Multichannel sparse recovery of complex-valued signals using Huber's criterion

TL;DR

This paper extends Huber's criterion to multichannel complex-valued sparse recovery, introducing a robust algorithm that performs well under heavy-tailed noise and is demonstrated in source localization tasks.

Contribution

The paper develops a robust multichannel sparse recovery method using a generalized Huber's criterion and a novel SNIHT-based algorithm called HUB-SNIHT.

Findings

HUB-SNIHT is robust under heavy-tailed noise.

The method performs comparably to SNIHT under Gaussian noise.
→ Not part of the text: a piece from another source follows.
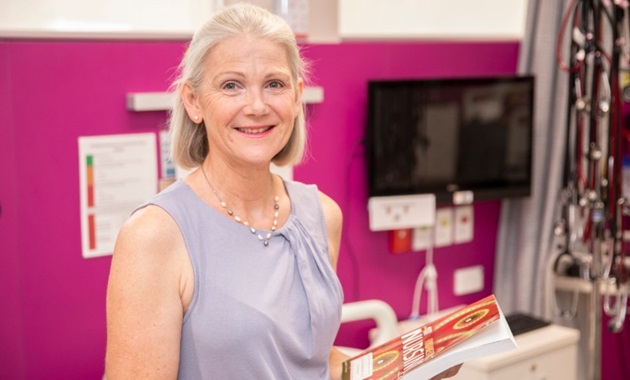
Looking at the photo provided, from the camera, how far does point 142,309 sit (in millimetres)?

Application demonstrated in source localization with sensor arrays.

Abstract

In this paper, we generalize Huber's criterion to multichannel sparse recovery problem of complex-valued measurements where the objective is to find good recovery of jointly sparse unknown signal vectors from the given multiple measurement vectors which are different linear combinations of the same known elementary vectors. This requires careful characterization of robust complex-valued loss functions as well as Huber's criterion function for the multivariate sparse regression problem. We devise a greedy algorithm based on simultaneous normalized iterative hard thresholding (SNIHT) algorithm. Unlike the conventional SNIHT method, our algorithm, referred to as HUB-SNIHT, is robust under heavy-tailed non-Gaussian noise conditions, yet has a negligible performance loss compared to SNIHT under Gaussian noise. Usefulness of the method is illustrated in source localization application with sensor arrays.